- [TASKS FOR THIS EXERCISE]:
1. Do the following statements agree with the HIP comparison? Answer yes or no for each, quoting the words of the text that decide it.
(a) HIP supports inline PTX asm blocks in CUDA code.
(b) The hipify tool can partially automate rewriting code from CUDA to HIP.
(c) HIP's language is almost identical to the dialect of CUDA accepted by NVIDIA nvcc.
2. What reasons does the HIP comparison give for believing HIP does not solve the "CUDA compatibility problem"? List every one.
3. Resume the HIP comparison from the point where it stops.

- [GIVEN PASSAGE]:
'''
Comparison to other solutions#

HIP#

HIP is AMD's answer to CUDA. It is superficially similar to CUDA, providing a similar programming language and similar APIs. An automatic hipify tool exists to partially automate the process of rewriting your code from CUDA to HIP.

We believe HIP does not solve the "CUDA compatibility problem" because:

HIP does not address the CUDA dialect problem. HIP's language is almost identical to LLVM-dialect CUDA, which is quite different from the dialect of CUDA accepted by NVIDIA nvcc. Consequently, many CUDA programs fail in strange ways after porting, if they compile at all.
HIP has no support for inline PTX asm blocks in CUDA code. These must be manually removed or guarded by macros. SCALE simply accepts them and compiles them for AMD.
HIP's support for NVIDIA is via wrapper APIs rather than simply using NVIDIA's tools directly as a SCALE-based solution does.
hipify is unable to handle many CUDA code constructs, such as complex macros.
HIP runtime APIs have subtly different semantics than the corresponding CUDA APIs. hipify operates under the incorrect assumption that all cudaFoo() can be mapped to hipFoo() to achieve the same effect, which is not the case. SCALE aims to carefully reproduce the behaviour of NVIDIA's CUDA APIs.
'''
- [GIVEN RECORDS]:
'''
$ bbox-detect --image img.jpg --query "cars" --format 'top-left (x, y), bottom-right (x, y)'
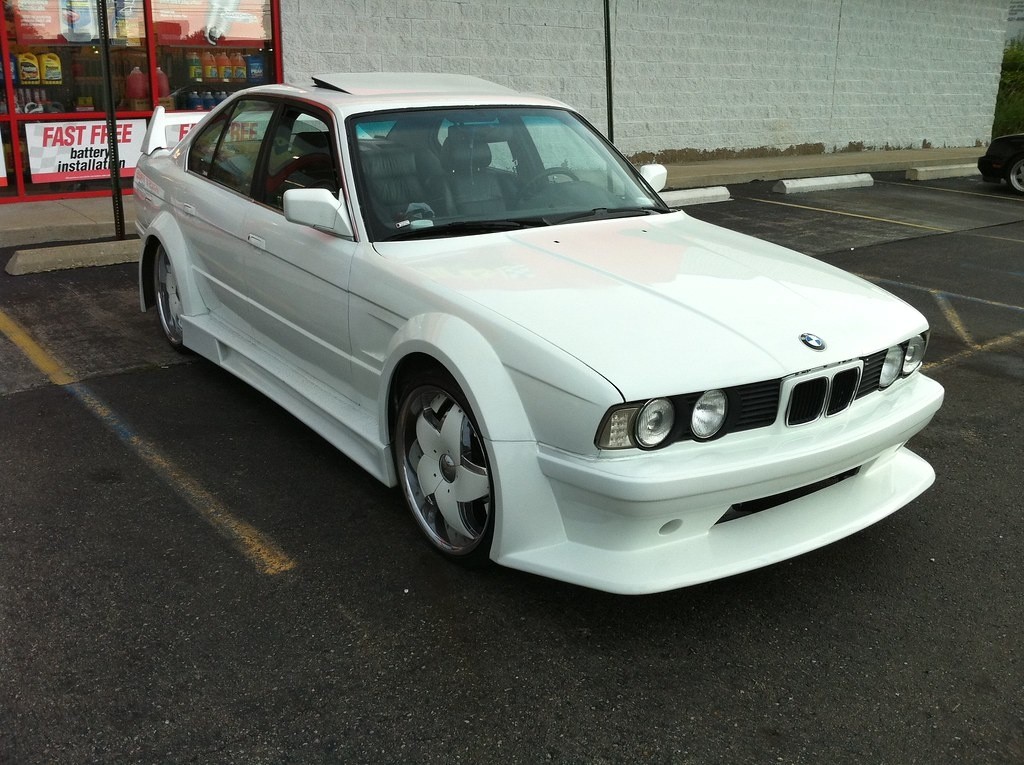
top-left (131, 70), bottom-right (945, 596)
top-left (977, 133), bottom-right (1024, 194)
'''
'''
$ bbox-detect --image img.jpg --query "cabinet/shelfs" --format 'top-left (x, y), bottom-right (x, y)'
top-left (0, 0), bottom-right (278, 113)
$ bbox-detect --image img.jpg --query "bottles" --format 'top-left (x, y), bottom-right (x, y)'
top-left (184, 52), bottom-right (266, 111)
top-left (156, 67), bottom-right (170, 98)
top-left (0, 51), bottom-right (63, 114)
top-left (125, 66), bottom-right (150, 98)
'''
- [EXPECTED ANSWERS]:
1.
(a) No: "HIP has no support for inline PTX asm blocks in CUDA code."
(b) Yes: "An automatic hipify tool exists to partially automate the process of rewriting your code from CUDA to HIP."
(c) No: "HIP's language is almost identical to LLVM-dialect CUDA, which is quite different from the dialect of CUDA accepted by NVIDIA nvcc."

2.
1. HIP does not address the CUDA dialect problem. Its language is almost identical to LLVM-dialect CUDA, which differs from the dialect NVIDIA nvcc accepts.
2. HIP has no support for inline PTX asm blocks in CUDA code.
3. HIP supports NVIDIA through wrapper APIs rather than by using NVIDIA's tools directly.
4. hipify cannot handle many CUDA code constructs, such as complex macros.
5. HIP runtime APIs have subtly different semantics from the corresponding CUDA APIs.

3.
Most projects that use HIP mitigate these issues by maintaining separate HIP and CUDA codebases, or one codebase that converts to HIP or CUDA via complex preprocessor macros. This significantly increases maintainence costs.

We relatively often encounter projects with a significant performance or correctness discrepancy between their CUDA and HIP editions, because one or the other gets more attention, or gets changes merged more promptly. Such source fragmentation is bad for everyone.

ZLUDA#

ZLUDA is a PTX JIT for AMD GPUs. On program startup, ZLUDA grabs the PTX from the CUDA binary and compiles it for your AMD GPU.

ZLUDA is a useful tool for end-users to run CUDA programs on otherwise-unsupported GPUs, without the involvement of the authors of the program (or even access to the source code!).

There are some downsides:

JIT on startup can lead to startup-time delays.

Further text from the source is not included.